ARTICLE:

When you add that to a cashflow that most believe capable of supporting modest dividends and creating value for equity shareholders through debt reduction, it is a reasonable proposition for the institutional investor.

It also seems reasonable - given the risk and complexity - to shut retail investors out at this stage. But that does not mean that they are not interested, and of course the institutional investors who come on board at this stage will be counting on some sort of retail interest after the IPO to give the shares a kick.

So what is the retail investor to do? Well, some help is on hand from Merrion Stockbrokers, who have put out a pre-IPO report on Smurfit Kappa. The report's author, John Mattimoe, takes the view that the accounting used by Smurfit Kappa and its peers is so fiendishly complicated that many of the traditional methods of valuation are redundant. His metric of choice is the ratio of enterprise value to earnings before interest, tax, depreciation and amortisation (EV/EBITDA).

Mattimoe's argument is that this approach is an established method for paper and other cyclical stocks and also gets around the difference in the capital structures of the various companies in the sector.

On that basis, he plumps for an EV/EBITDA multiple of 7.5 for Smurfit Kappa, which would suggest that based on the information provided by Smurfit Kappa and their own estimates, the shares should be worth €18.10 - €18.90 - depending on how many new shares are issued.

Allowances then have to be made for the volatility in the market and the fact that the existing shareholders will be persistent sellers once the lock up period has expired. Taking these factors into account, Merrion suggests the shares should be worth €14.50 - €16.10 at flotation.

Where things go from there is really a question of how much you believe in Smurfit Kappa's management's ability to manage through the turn in the cycle, pay down debt and cut costs.

WHAT NEEDS TO BE DONE: Reproduce the passage above on the Smurfit Kappa flotation word for word, in full.

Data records
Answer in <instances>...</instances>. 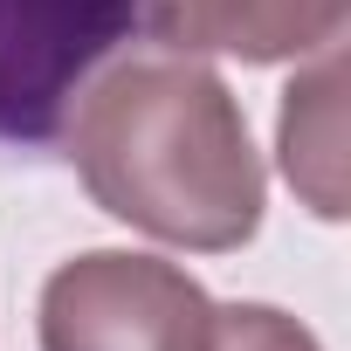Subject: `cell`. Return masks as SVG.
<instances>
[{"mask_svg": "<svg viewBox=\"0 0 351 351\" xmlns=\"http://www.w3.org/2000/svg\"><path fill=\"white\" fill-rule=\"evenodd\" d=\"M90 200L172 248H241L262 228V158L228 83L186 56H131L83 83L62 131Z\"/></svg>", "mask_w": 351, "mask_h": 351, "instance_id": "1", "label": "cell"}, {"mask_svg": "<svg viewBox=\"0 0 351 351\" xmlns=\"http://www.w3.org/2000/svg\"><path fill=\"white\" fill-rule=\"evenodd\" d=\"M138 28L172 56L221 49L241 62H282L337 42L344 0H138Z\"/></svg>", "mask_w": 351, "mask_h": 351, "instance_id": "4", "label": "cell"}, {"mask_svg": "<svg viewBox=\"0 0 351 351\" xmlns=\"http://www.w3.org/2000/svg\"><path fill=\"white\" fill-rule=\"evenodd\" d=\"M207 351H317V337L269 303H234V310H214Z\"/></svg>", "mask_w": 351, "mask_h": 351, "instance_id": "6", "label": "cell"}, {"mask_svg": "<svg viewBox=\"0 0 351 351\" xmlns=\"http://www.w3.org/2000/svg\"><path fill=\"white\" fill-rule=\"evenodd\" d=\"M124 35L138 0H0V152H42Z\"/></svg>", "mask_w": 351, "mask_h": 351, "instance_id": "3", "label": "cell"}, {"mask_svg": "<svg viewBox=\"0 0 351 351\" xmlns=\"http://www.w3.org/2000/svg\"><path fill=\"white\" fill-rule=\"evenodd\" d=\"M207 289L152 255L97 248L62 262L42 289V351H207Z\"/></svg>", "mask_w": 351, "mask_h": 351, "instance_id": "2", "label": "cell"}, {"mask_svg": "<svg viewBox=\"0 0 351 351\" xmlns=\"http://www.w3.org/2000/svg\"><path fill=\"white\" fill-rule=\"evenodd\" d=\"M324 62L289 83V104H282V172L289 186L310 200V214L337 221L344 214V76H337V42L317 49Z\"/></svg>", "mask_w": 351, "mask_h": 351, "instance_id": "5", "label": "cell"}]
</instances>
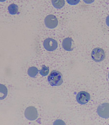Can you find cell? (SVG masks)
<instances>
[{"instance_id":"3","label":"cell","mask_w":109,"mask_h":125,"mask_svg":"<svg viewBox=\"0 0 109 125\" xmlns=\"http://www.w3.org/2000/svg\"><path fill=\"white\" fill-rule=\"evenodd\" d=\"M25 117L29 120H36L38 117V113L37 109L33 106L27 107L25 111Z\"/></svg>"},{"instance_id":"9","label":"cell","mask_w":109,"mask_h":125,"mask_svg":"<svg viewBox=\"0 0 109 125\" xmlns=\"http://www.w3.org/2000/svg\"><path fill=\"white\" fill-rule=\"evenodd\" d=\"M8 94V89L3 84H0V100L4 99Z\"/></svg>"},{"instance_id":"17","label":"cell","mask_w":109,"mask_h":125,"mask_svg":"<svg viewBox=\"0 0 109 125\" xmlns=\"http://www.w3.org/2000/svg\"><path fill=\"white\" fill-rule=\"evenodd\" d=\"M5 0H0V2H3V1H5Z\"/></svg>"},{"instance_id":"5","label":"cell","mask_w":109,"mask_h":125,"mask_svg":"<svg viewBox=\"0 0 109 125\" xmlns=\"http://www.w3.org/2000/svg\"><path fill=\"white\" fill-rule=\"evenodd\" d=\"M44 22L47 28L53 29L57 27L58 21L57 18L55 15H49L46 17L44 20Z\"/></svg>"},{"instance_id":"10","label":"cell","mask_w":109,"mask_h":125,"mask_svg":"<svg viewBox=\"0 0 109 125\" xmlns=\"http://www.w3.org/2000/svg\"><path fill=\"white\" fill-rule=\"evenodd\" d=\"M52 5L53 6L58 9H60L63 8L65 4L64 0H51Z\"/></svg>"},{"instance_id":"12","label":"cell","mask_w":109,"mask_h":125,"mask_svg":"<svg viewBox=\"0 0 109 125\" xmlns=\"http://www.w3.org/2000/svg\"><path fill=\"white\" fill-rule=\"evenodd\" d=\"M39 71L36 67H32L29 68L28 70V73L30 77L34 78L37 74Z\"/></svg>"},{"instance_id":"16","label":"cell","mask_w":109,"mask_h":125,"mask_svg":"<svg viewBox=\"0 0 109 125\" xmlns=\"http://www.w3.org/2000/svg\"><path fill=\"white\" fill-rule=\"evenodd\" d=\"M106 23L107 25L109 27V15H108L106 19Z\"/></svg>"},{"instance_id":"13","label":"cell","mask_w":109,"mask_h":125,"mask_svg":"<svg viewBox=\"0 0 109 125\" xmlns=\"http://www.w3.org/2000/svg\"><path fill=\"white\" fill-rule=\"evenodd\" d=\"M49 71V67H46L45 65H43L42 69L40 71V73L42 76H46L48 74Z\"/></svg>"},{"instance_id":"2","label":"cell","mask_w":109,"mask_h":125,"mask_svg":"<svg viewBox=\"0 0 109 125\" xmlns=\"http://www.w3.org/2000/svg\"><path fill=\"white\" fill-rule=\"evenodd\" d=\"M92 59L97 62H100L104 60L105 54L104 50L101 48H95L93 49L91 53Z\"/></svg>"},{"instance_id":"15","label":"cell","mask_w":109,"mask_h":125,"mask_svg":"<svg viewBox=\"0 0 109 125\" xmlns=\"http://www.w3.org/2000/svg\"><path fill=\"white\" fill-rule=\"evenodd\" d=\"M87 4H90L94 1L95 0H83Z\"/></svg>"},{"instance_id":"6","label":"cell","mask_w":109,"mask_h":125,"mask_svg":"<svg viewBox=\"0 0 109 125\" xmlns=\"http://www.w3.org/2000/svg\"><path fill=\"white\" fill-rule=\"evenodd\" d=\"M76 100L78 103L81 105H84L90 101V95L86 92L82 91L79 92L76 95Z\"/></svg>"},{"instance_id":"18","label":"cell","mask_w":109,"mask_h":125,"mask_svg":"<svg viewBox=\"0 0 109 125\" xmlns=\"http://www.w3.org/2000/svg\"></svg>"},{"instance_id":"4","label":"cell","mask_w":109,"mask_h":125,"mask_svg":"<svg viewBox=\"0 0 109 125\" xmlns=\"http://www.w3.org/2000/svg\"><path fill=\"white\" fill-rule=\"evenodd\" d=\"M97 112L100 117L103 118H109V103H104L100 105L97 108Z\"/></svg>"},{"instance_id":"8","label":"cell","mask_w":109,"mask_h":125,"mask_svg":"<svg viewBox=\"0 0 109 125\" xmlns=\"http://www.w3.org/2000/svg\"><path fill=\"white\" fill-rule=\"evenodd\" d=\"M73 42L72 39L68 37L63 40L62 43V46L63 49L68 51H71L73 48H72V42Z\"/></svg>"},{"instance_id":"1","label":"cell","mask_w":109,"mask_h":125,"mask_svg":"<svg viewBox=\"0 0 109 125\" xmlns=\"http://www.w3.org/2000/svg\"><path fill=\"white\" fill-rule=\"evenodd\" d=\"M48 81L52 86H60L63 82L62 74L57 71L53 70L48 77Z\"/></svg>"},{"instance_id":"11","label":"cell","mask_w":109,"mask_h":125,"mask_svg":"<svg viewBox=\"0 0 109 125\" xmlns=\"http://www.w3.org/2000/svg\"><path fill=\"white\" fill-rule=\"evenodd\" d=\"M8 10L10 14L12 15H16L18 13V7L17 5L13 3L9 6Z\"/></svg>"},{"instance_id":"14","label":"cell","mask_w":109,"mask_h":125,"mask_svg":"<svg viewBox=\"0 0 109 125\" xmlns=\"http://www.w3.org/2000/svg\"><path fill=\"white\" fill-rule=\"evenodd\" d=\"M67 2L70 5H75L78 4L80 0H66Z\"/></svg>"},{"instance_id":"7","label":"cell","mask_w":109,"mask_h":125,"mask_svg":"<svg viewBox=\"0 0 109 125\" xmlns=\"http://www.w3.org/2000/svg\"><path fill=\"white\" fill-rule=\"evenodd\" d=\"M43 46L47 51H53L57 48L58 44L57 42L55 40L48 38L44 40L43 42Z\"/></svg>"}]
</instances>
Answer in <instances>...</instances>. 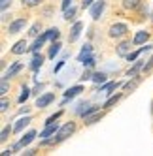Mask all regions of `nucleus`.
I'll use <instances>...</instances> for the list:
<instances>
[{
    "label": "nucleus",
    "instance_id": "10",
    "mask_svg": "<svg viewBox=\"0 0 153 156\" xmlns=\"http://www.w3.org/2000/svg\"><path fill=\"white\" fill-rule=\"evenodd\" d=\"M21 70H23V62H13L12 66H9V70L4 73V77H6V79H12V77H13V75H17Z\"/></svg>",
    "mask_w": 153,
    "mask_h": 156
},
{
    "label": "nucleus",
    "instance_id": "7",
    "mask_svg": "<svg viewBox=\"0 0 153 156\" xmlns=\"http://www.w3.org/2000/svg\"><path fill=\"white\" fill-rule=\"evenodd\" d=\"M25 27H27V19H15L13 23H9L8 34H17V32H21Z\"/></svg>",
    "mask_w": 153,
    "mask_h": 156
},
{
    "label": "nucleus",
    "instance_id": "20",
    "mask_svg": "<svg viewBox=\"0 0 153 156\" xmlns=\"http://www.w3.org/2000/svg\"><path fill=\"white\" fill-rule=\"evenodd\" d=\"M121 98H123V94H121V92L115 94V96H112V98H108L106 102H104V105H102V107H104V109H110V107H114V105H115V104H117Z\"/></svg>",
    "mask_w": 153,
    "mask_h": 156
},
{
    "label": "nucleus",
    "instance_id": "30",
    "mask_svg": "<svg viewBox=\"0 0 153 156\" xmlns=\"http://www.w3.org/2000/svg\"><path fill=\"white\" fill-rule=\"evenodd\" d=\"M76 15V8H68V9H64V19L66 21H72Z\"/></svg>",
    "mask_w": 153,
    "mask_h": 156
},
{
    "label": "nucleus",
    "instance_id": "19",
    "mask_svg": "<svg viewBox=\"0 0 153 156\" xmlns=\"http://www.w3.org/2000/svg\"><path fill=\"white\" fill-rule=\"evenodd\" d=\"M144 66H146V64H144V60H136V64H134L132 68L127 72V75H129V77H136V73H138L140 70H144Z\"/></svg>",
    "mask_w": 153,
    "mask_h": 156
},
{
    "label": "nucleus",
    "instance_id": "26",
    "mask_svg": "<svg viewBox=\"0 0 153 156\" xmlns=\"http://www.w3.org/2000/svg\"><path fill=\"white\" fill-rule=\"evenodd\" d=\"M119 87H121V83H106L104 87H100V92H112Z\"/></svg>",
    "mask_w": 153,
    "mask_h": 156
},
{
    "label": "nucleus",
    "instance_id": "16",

RESPONSE TO THE TASK:
When you add that to a cashflow that most believe capable of supporting modest dividends and creating value for equity shareholders through debt reduction, it is a reasonable proposition for the institutional investor.

It also seems reasonable - given the risk and complexity - to shut retail investors out at this stage. But that does not mean that they are not interested, and of course the institutional investors who come on board at this stage will be counting on some sort of retail interest after the IPO to give the shares a kick.

So what is the retail investor to do? Well, some help is on hand from Merrion Stockbrokers, who have put out a pre-IPO report on Smurfit Kappa. The report's author, John Mattimoe, takes the view that the accounting used by Smurfit Kappa and its peers is so fiendishly complicated that many of the traditional methods of valuation are redundant. His metric of choice is the ratio of enterprise value to earnings before interest, tax, depreciation and amortisation (EV/EBITDA).

Mattimoe's argument is that this approach is an established method for paper and other cyclical stocks and also gets around the difference in the capital structures of the various companies in the sector.

On that basis, he plumps for an EV/EBITDA multiple of 7.5 for Smurfit Kappa, which would suggest that based on the information provided by Smurfit Kappa and their own estimates, the shares should be worth €18.10 - €18.90 - depending on how many new shares are issued.

Allowances then have to be made for the volatility in the market and the fact that the existing shareholders will be persistent sellers once the lock up period has expired. Taking these factors into account, Merrion suggests the shares should be worth €14.50 - €16.10 at flotation.

Where things go from there is really a question of how much you believe in Smurfit Kappa's management's ability to manage through the turn in the cycle, pay down debt and cut costs.